Case in point:
Overture maps discrovery

We were asked to run a data quality scan on the Overture Maps dataset, a large geospatial dataset backed by Meta and Microsoft. Here’s what Aspen uncovered.

Places Lost at Sea

Overture’s “Places” dataset had 167,021 records located in the ocean. That’s 0.25% of all entries. Planning tools, search APIs, and spatial analytics models are all degraded when using data containing these points.

Duplicate Addresses Everywhere

Aspen ran a deduplication sweep across Overture’s “Addresses” dataset and flagged 7,121,175 duplicates, 1.66% of a 429M+ record dataset. Duplicate addresses skew analytics, location-based AI insights, and increase processing and storage costs.

Even New York City, where data is about as clean as it gets, was filled with duplicates.

Road Connectors That Connect to Nothing

We found 439,522 “floating connectors” in Overture’s “Transportation” dataset as well - about 0.18% of total records. These are road nodes that don’t actually link to any road segment.

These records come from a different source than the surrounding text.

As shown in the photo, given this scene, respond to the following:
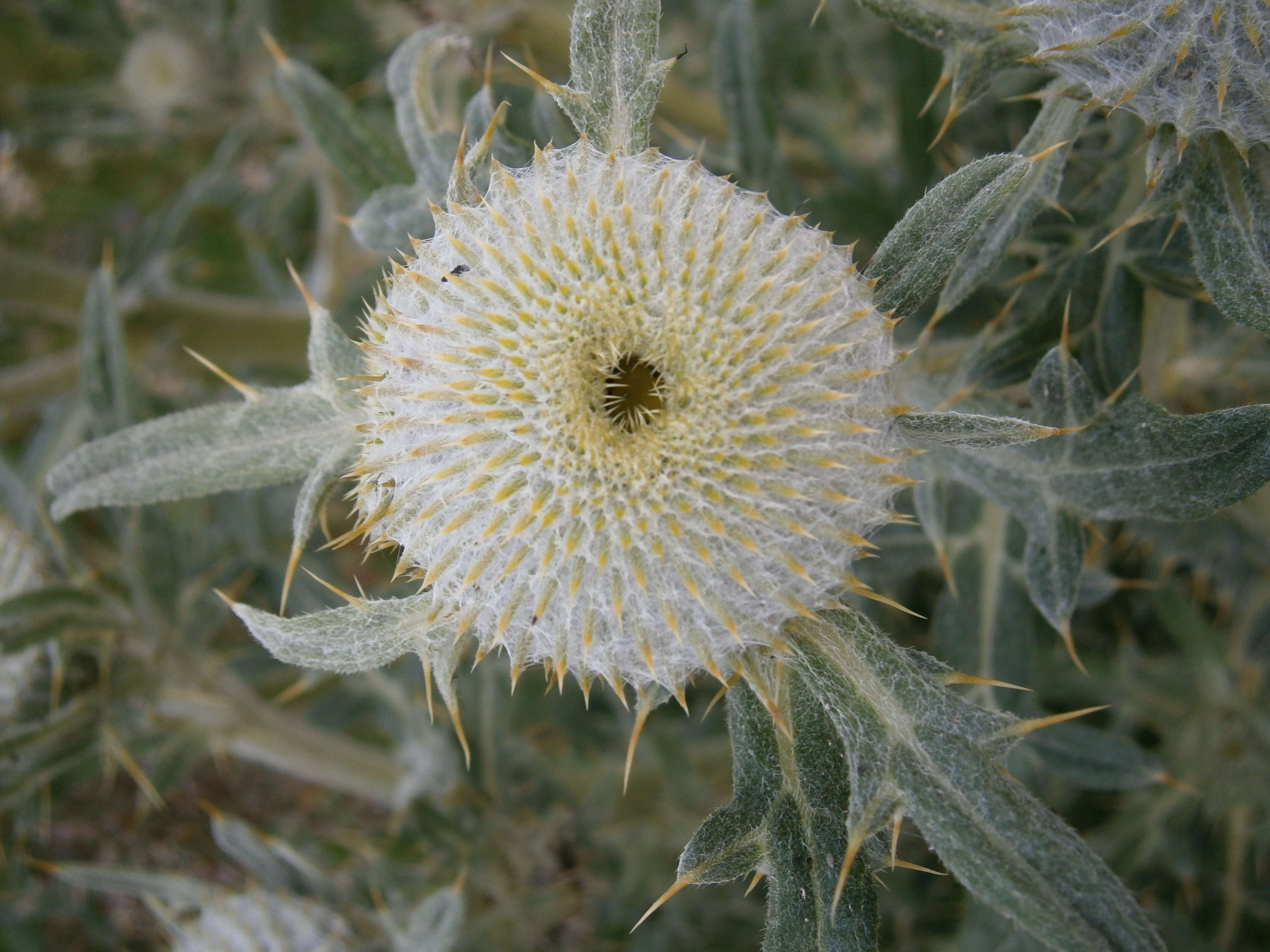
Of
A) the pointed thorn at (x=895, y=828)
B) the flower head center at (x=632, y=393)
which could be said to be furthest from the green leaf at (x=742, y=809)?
the flower head center at (x=632, y=393)

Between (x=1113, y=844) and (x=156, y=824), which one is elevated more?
(x=1113, y=844)

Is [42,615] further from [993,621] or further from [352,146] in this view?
[993,621]

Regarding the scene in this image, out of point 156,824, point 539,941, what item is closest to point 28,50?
point 156,824

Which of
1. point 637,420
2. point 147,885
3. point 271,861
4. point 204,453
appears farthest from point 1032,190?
point 147,885

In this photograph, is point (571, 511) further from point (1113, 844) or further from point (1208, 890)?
point (1208, 890)

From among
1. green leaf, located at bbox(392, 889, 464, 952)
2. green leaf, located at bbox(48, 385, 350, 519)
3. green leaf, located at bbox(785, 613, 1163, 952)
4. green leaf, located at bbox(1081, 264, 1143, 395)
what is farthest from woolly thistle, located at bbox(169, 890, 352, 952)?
green leaf, located at bbox(1081, 264, 1143, 395)

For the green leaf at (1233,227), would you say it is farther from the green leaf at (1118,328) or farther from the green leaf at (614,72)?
the green leaf at (614,72)

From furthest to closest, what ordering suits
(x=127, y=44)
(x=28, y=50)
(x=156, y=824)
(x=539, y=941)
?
(x=28, y=50) < (x=127, y=44) < (x=156, y=824) < (x=539, y=941)
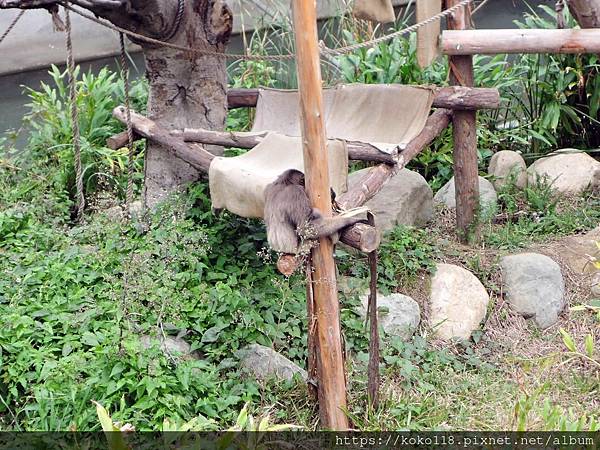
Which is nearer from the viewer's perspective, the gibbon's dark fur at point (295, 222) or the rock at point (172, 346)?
the gibbon's dark fur at point (295, 222)

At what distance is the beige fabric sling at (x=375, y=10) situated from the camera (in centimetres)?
429

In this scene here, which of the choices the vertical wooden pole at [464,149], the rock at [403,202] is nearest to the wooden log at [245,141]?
the rock at [403,202]

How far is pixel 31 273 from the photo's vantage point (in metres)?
4.02

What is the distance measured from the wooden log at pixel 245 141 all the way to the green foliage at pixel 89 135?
0.74 m

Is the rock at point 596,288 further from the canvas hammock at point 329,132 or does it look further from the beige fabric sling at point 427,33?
the beige fabric sling at point 427,33

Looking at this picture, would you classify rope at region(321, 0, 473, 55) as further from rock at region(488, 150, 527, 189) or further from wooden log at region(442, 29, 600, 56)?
rock at region(488, 150, 527, 189)

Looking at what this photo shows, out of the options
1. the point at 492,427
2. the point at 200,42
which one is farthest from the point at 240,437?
the point at 200,42

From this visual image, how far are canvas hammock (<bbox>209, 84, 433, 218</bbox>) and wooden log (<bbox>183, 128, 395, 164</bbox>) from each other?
49 mm

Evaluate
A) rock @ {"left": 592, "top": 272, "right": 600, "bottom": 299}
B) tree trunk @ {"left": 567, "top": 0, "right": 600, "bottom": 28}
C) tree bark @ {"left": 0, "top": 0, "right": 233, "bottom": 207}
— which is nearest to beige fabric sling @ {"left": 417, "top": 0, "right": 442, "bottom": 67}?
tree trunk @ {"left": 567, "top": 0, "right": 600, "bottom": 28}

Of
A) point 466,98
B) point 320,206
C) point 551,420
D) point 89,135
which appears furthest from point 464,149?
point 89,135

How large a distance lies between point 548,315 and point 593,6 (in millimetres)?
1802

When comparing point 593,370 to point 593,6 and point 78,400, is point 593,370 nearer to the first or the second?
point 593,6

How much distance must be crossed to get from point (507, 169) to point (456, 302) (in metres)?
1.61

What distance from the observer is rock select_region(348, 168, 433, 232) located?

Disconnected connectors confuse navigation engines, and cause inaccurate location-based insights from AI models.

Aspen GIS flagged thousands of orphan connectors in NYC.

Technical Breakdown

  • Joined spatial data at scale using S2 indexing.

  • Filtered using true geospatial containment, not just bounding boxes.

  • Exported actionable reports in minutes.

  • All checks were run on Overture drops from March 19 and April 23, 2025.